Уто Дродемберг на подмостках Америки, здесь он в своей стихии. Его облик, его повадки необъяснимым образом изменились: зеркало в створке платяного шкафа Джефа-Джузеппе отражает нового Уто Дродемберга, у которого и фигура стройней, и волосы золотистей, и ноги длинней, даже без мотоциклетных ботинок. Он почти вплотную приближает лицо к зеркалу, поднимает одну бровь, складывает губы трубочкой и вот уже видит себя на огромном экране, куда устремлены взгляды сидящих в зале людей, сотен людей. Отступает на шаг, сгибает ногу в колене и начинает крутить рукой у себя над головой. Удивительно, сколько в этом простом движении завораживающей силы! Потом он распрямляет ногу и наклоняется всем телом вперед. Тысячи глаз следят за ним, затаив дыхание, он почти физически ощущает прилив этой мощной волны внимания, взгляды, взгляды, тысяча взглядов придают ему фантастическую силу. Чувство ответственности перед теми, кто смотрит на него из зала, пугает и одновременно вдохновляет; сердце учащенно бьется, но эмоции не выходят из-под контроля. Едва заметная улыбка трогает его губы, но он чувствует: зал ждет от него широкой открытой улыбки, улыбки во весь экран. Наконец-то ему захотелось вынырнуть из глубин сна, где он так отчаянно пытался удержаться, захотелось выпрыгнуть, вытащить себя, чего бы это ни стоило. Сердце бьется все сильней, но кровь по венам течет спокойно, она холодная, почти ледяная, потому что он как будто мчится этим январским утром на «Харли Дэвидсоне» без куртки и шлема, и хоть тело обжигает холод, какая разница? Опьяненный бешеной скоростью, он ничего не замечает вокруг, только тонкие ноздри дрожат от волнения, придавая его аристократическому носу еще более благородный контур.
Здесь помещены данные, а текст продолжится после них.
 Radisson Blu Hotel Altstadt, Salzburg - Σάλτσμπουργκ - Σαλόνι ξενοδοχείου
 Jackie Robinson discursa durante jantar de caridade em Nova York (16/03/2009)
Очень медленно спускаюсь по лестнице в просторную гостиную, залитую бьющим во все окна дневным светом. Камера, ни на секунду не выпуская меня из кадра, как в видеоклипе, плавно спускается со мной вместе и ведет меня сквозь взгляды стоящих внизу, будто их на самом деле нет.
Между тем все семейство Фолетти, включая собаку и Витторио, вынимающего в эту минуту из духовки свежеиспеченный хлеб, смотрит на меня. Марианна говорит: «С Новым годом!», Джеф-Джузеппе и Нина говорят: «С Новым годом!», улыбки во весь рот, блеск в глазах, точно они вчера не напоздравлялись. Собака радостно поскуливает, Витторио ставит хлеб на кухонную стойку и тоже говорит: «С Новым годом!»
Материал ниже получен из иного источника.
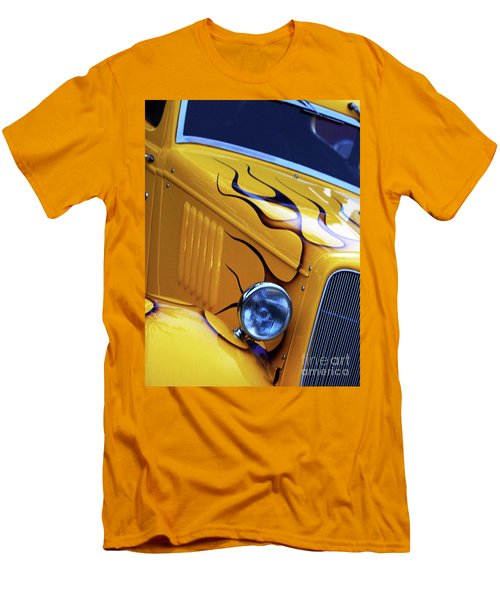Men's T-Shirt (Slim Fit) featuring the photograph Custom 1934  Ford Artwork by Baggieoldboy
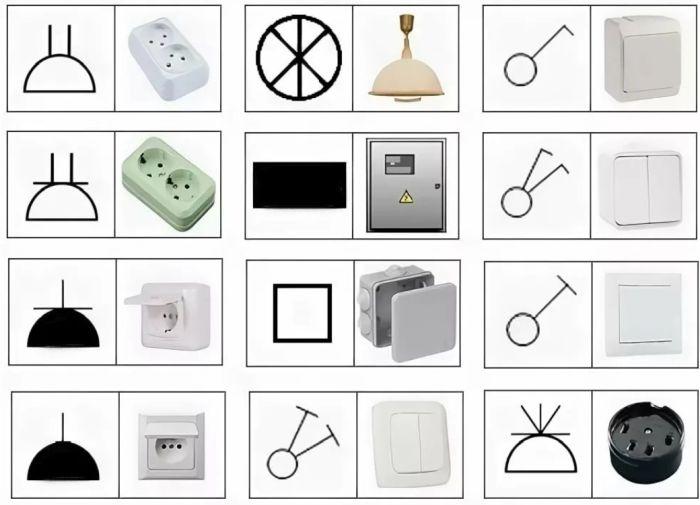 обозначение выключателей и розеток на электрических схемах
– И вас так же, – бурчу я себе под нос и собираюсь направиться в барокамеру, где оставил вчера в кармане куртки темные очки.
Но они не дают мне и шагу сделать: обступают со всех сторон, обнимают, целуют и всеми силами стараются показать, как они меня любят. Витторио в клетчатом красно-белом фартуке, на правой руке у него варежка-прихватка в виде головы жирафа; у Нины, которая сегодня выглядит изящней и еще тоньше, чем вчера, аккуратная прическа, – пай-девочка да и только; Джеф-Джузеппе не может оторвать глаз от свертков и пакетов, разложенных под елкой, Марианна в
Витторио театральным жестом показывает на окно.
– Видал? – говорит он. – В твою честь, как по заказу.
Я поворачиваю голову и только сейчас понимаю, почему свет такой белый и почему за окном такая тишина: там медленно падают большие пушистые хлопья, они уже побелили лес вокруг дома и покрыли снежной подушкой лужайку. Просто Уолт Дисней, настоящая сказка! По сравнению с этим чудом все остальное кажется бутафорией – и Новый год, и светлая, вся из дерева гостиная, и светлые мягкие ковры на полах, по которым ходишь, как по облаку, и светлые одежды, светлые улыбки, светлые шерстяные носки, надетые на всех Фолетти без исключения.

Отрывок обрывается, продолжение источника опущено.